Now, for the first time, this extraordinary period in McCartney’s evolution, which witnessed the ex-Beatle’s creative and commercial zenith as a solo performer, is chronicled in an authoritative book, entitled Man on the Run: Paul McCartney in the 1970s (Ballantine Books, 2014). Scottish-born author Tom Doyle, a contributing editor to the British music magazine Q, has interviewed Sir Paul a dozen or more times since 2006: more than any other writer or reporter. Peppered with these insights, Man on the Run provides a comprehensive account of Paul’s shifting personal and creative terrain, from the homespun charm of the McCartney LP (1970), which featured the rock anthem “Maybe I’m Amazed,” to the techno experimentation of McCartney II (1980), which scored with the hit single “Coming Up.”
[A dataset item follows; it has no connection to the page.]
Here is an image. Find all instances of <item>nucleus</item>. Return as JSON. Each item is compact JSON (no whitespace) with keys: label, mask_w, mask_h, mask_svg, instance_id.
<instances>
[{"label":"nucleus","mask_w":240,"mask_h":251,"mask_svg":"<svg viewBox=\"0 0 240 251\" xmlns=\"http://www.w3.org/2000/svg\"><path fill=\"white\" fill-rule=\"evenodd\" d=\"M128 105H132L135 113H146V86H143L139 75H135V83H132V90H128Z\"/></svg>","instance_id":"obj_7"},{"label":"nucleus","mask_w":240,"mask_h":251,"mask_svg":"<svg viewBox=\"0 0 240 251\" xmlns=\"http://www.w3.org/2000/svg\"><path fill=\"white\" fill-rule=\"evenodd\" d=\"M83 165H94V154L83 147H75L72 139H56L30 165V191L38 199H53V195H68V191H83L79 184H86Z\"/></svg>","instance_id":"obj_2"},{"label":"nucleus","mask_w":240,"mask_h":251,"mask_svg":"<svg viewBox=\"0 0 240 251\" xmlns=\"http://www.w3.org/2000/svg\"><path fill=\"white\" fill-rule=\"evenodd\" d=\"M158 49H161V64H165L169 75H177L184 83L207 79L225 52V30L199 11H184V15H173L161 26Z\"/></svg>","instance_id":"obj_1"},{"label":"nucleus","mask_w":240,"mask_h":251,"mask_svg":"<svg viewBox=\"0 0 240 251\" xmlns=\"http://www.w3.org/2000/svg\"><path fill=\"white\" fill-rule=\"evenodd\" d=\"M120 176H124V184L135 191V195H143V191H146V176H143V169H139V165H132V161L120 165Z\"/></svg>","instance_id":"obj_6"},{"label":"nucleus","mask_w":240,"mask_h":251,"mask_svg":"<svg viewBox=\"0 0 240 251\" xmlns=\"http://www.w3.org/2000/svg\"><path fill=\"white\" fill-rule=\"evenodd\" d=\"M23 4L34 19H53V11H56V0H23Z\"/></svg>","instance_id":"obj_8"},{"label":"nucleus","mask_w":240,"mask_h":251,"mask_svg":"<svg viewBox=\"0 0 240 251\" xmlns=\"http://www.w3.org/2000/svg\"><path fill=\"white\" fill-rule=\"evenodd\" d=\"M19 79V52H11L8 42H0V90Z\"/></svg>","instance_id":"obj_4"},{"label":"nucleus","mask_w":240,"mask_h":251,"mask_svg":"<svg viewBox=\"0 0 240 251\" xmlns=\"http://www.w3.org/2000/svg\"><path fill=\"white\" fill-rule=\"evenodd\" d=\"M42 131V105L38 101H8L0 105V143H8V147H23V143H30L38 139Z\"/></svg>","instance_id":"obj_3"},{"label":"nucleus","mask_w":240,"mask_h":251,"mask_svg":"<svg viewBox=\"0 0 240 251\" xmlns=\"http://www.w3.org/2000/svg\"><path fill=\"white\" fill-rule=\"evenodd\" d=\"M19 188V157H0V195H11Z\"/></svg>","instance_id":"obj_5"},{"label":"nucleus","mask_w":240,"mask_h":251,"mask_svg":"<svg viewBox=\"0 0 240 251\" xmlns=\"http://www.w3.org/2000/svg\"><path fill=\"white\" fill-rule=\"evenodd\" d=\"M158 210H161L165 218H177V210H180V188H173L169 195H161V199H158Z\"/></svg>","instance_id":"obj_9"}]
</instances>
Doyle found his sessions with McCartney an intriguing foray into both the performer’s storied past and the way his mind, crammed with twenty lifetimes’ worth of information and memories, now plays tricks on its overwhelmed owner. “It’s really tough,” Doyle said in a recent visit to The Foxhole. “I mean, you’re talking to people about forty years ago. You know, I find it hard to remember five years ago! And these guys were living an accelerated life, and so a lot of it is kind of a blur for them.”

Doyle described his discussions with McCartney about the iconic moment from even farther back in time – February 1964 – when the Beatles, enjoying their first visit to America, climbed into a Miami boxing ring to pose alongside Cassius Clay, then training for his upcoming title bout with Sonny Liston. The Fab Four lined up with their heads next to each other and Clay – soon to become heavyweight champion and rename himself Muhammad Ali – pretended to punch them and create a domino effect. “He [Paul] can’t remember that picture at all,” Doyle said.

Another methodological problem included keeping the legendary interviewee on-topic. “Sometimes,” Doyle said, “we’ll be trying to talk about 1976 and he starts talking about [the 1969 song on the Abbey Road LP] ‘Maxwell’s Silver Hammer,’ and you’re thinking, ‘I could listen to this all day, right, but this is not what we’re doing!’”

Still another tricky business was pressing McCartney – gingerly – on topics where the performer appeared somewhat reluctant to go deeper. “Sometimes you have to repeat questions, go around them,” Doyle said. “Sometimes it gets on people’s nerves and I could see it sometimes with him, you know. He would kind of be exasperated and then kind of sigh and go, ‘Look, to be honest...’ and I thought, ‘Whoa! Right, okay, we’re being honest now!’

“And sometimes, I mean, I did push him…I did talk to him about the fact that obviously, after Lennon’s murder, he didn’t tour again, right, for another eight or nine years [note: The gap was nine years]. And I said, ‘Was that because of what happened, man?’ And he was like, ‘No, no, it wasn’t that.’ And I said, ‘Well, people would understand if that’s what had happened.’ And he was like, ‘No…I mean, what was I doing? I was bringing up kids.’

“And I thought: ‘I’m not really buying this.’ … And I said, ‘Look, people would really understand, you know, security fears, all this sort of stuff.’  And he said, ‘Look, you know, I think I just didn’t have a band.’ Right? So he was getting a little bit annoyed there. And I said, ‘Well, you could always get a band, can’t you, Paul?’ Right? And he said, ‘Phseesh, I just think maybe I couldn’t be bothered!’ [laughs] So it was one of those things, you know. Sometimes you can push and push and push and really all you end up with is exasperation.”